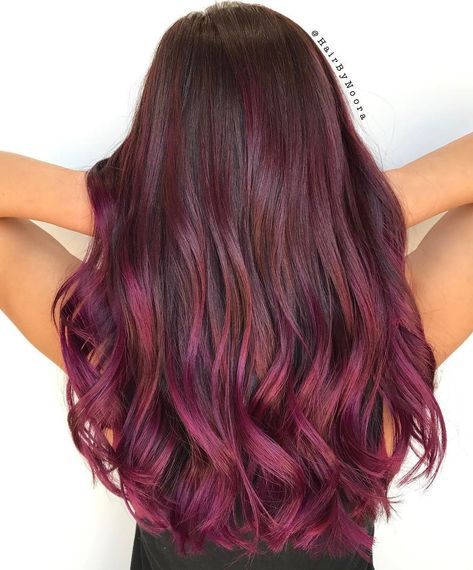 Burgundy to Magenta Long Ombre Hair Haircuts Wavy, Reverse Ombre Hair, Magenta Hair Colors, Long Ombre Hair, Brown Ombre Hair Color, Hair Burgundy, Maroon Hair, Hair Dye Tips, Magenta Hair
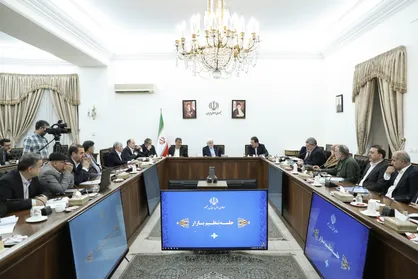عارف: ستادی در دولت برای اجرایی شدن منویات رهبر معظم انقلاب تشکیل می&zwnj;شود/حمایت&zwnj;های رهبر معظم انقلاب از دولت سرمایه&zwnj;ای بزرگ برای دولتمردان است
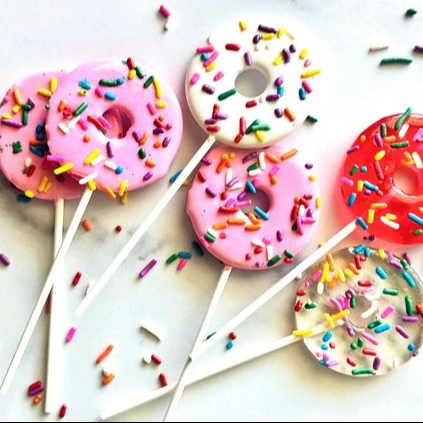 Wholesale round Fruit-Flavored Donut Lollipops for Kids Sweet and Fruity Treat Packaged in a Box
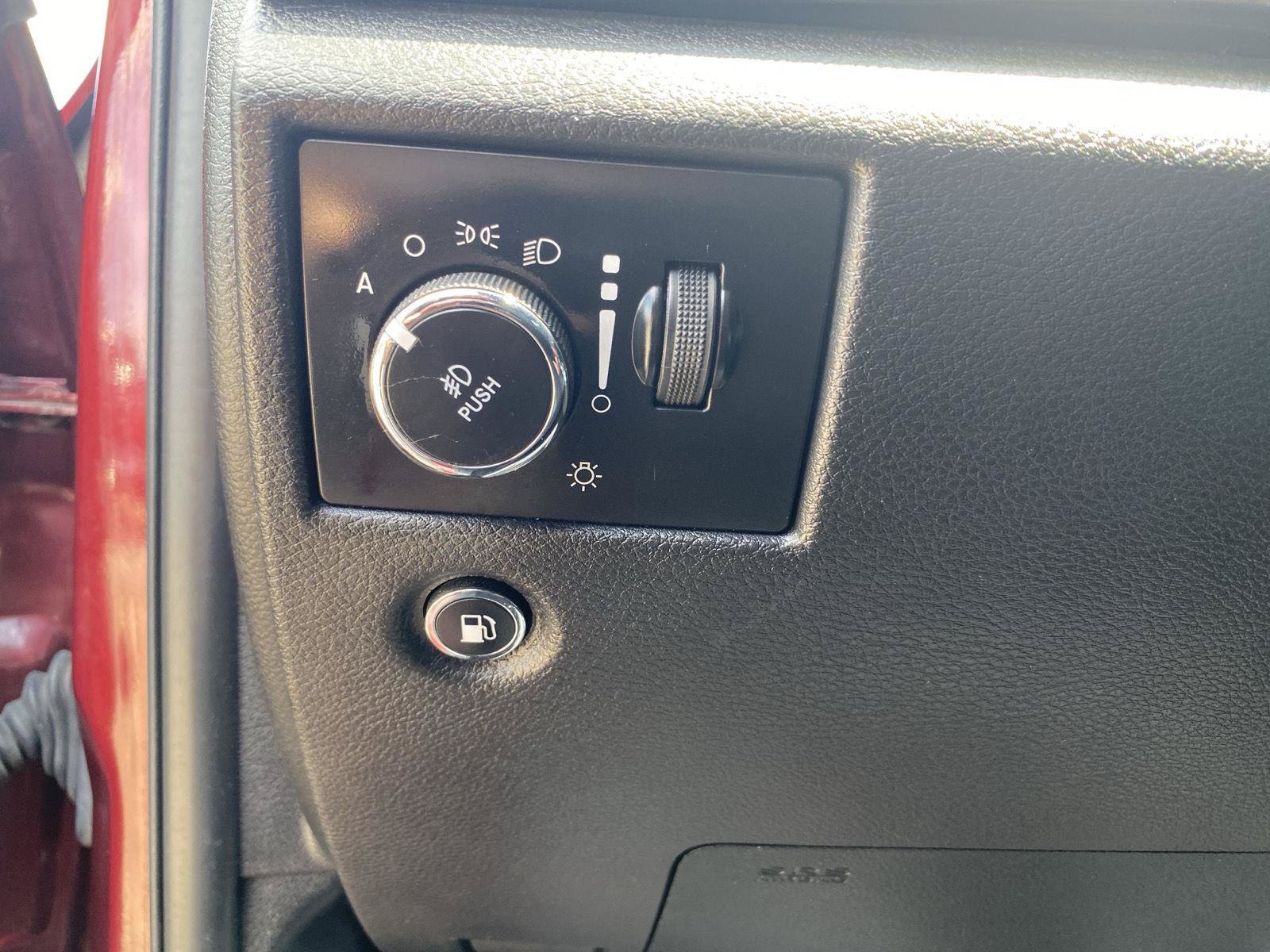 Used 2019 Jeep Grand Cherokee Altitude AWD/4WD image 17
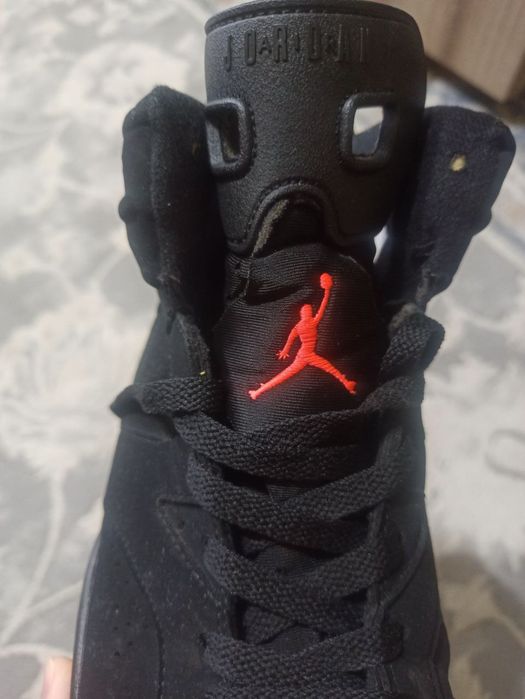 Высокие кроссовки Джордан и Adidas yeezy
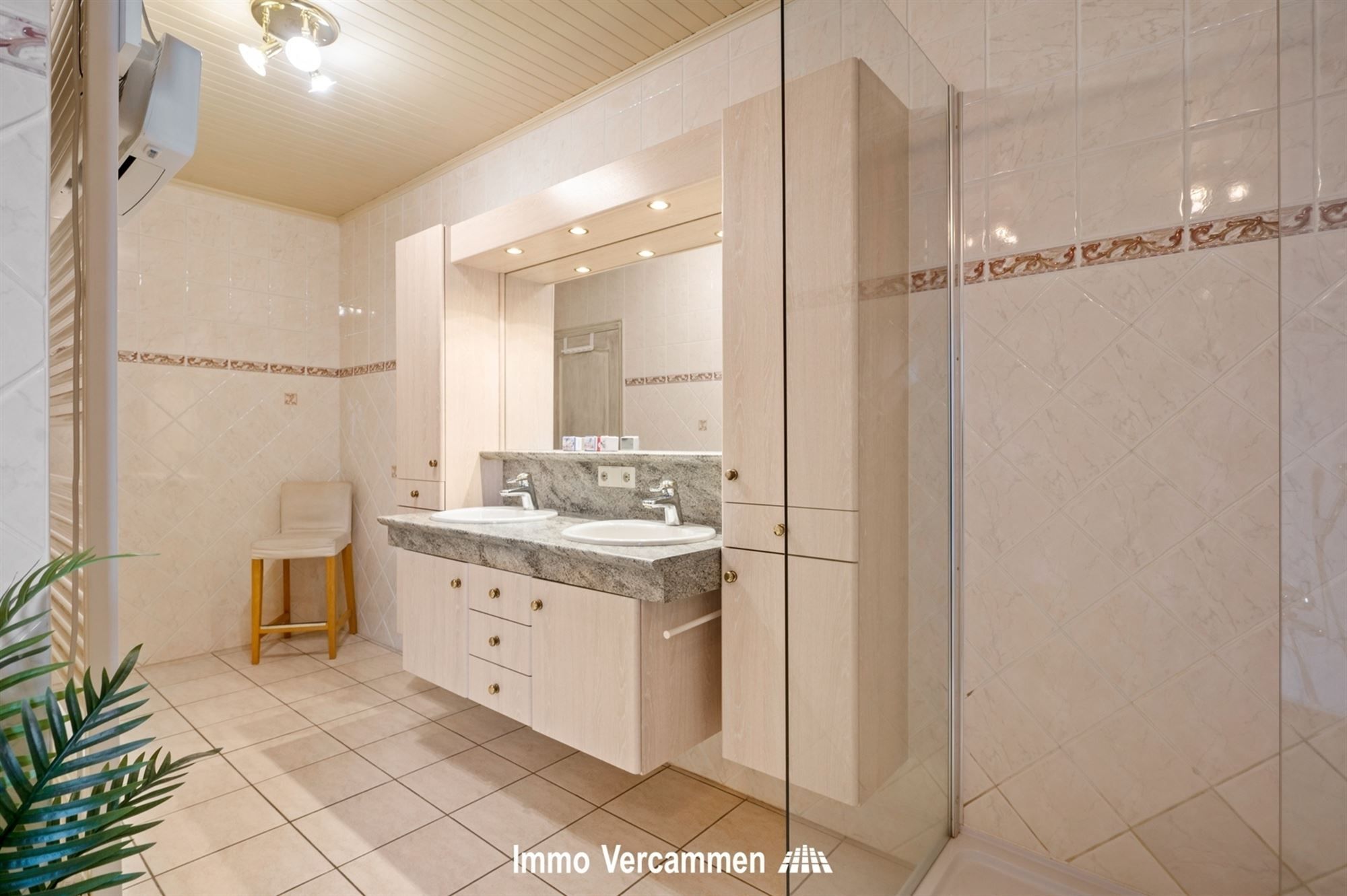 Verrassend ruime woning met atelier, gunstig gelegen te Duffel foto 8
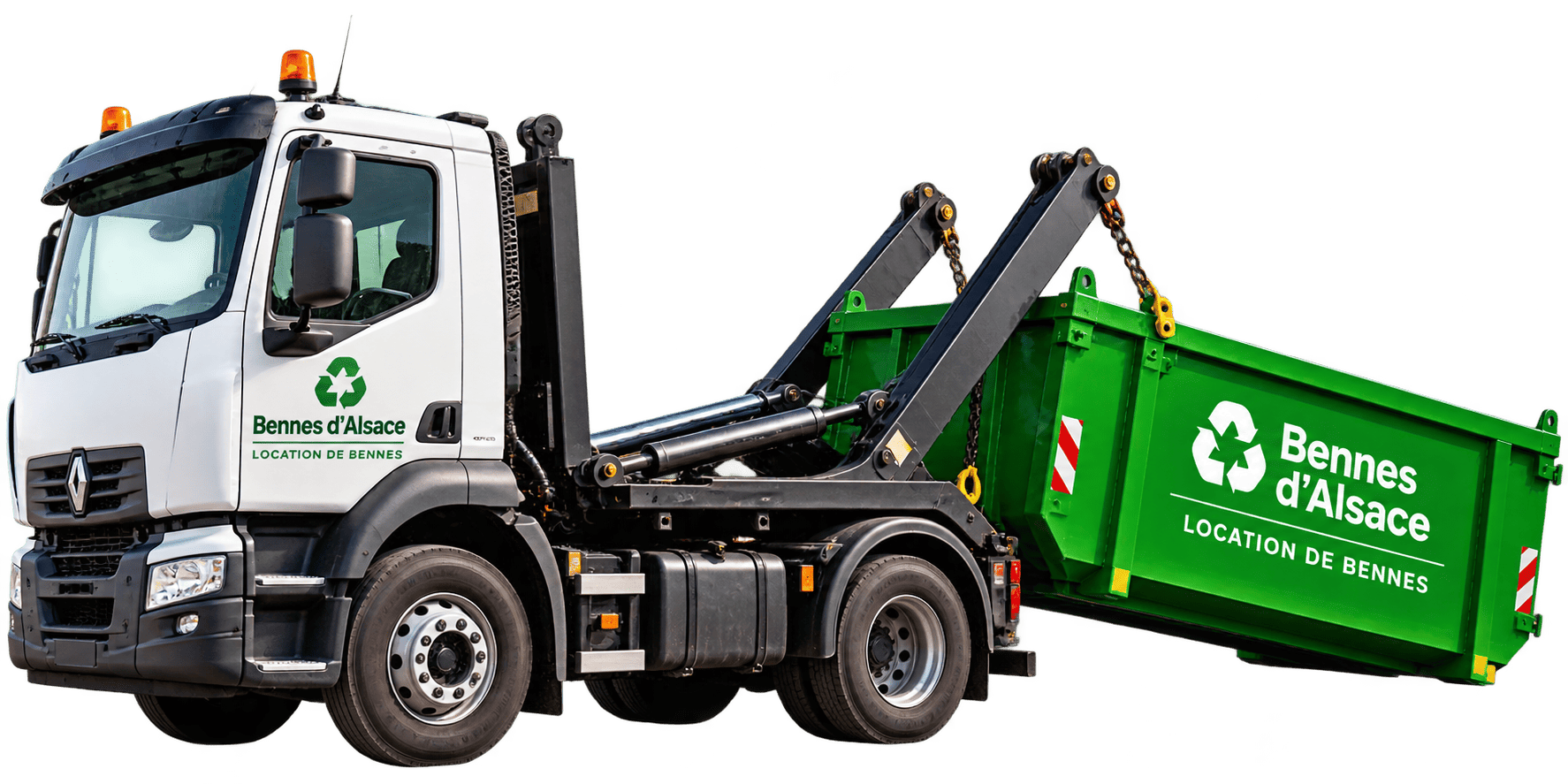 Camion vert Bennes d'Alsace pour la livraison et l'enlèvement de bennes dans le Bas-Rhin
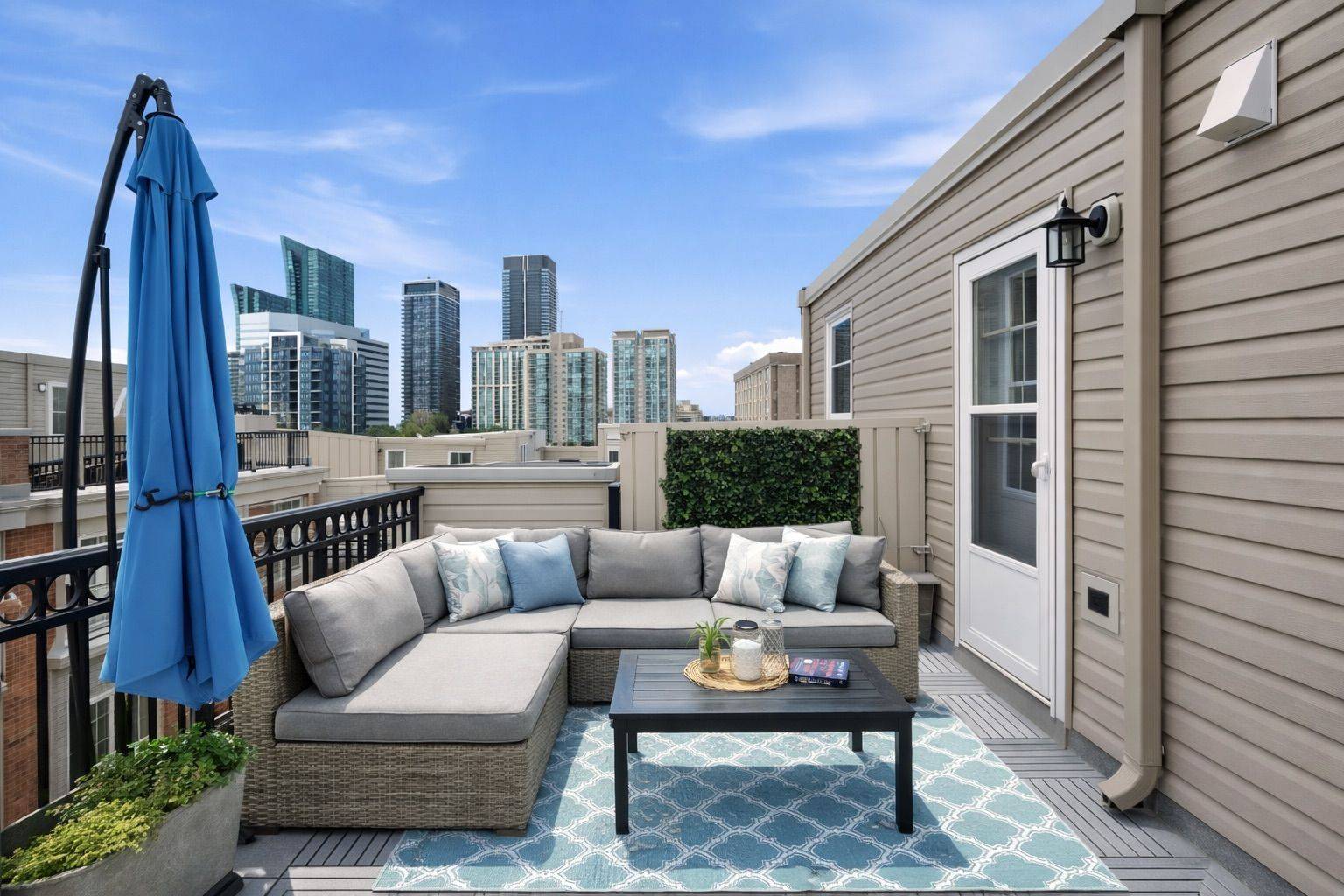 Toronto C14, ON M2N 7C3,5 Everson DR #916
++++++
== Exercise requirements ==
Print the text of all eight entries above word for word, in their original order, leaving out the pictures.

== Solution to this task ==
 Burgundy to Magenta Long Ombre Hair Haircuts Wavy, Reverse Ombre Hair, Magenta Hair Colors, Long Ombre Hair, Brown Ombre Hair Color, Hair Burgundy, Maroon Hair, Hair Dye Tips, Magenta Hair
عارف: ستادی در دولت برای اجرایی شدن منویات رهبر معظم انقلاب تشکیل می&zwnj;شود/حمایت&zwnj;های رهبر معظم انقلاب از دولت سرمایه&zwnj;ای بزرگ برای دولتمردان است
 Wholesale round Fruit-Flavored Donut Lollipops for Kids Sweet and Fruity Treat Packaged in a Box
 Used 2019 Jeep Grand Cherokee Altitude AWD/4WD image 17
 Высокие кроссовки Джордан и Adidas yeezy
 Verrassend ruime woning met atelier, gunstig gelegen te Duffel foto 8
 Camion vert Bennes d'Alsace pour la livraison et l'enlèvement de bennes dans le Bas-Rhin
 Toronto C14, ON M2N 7C3,5 Everson DR #916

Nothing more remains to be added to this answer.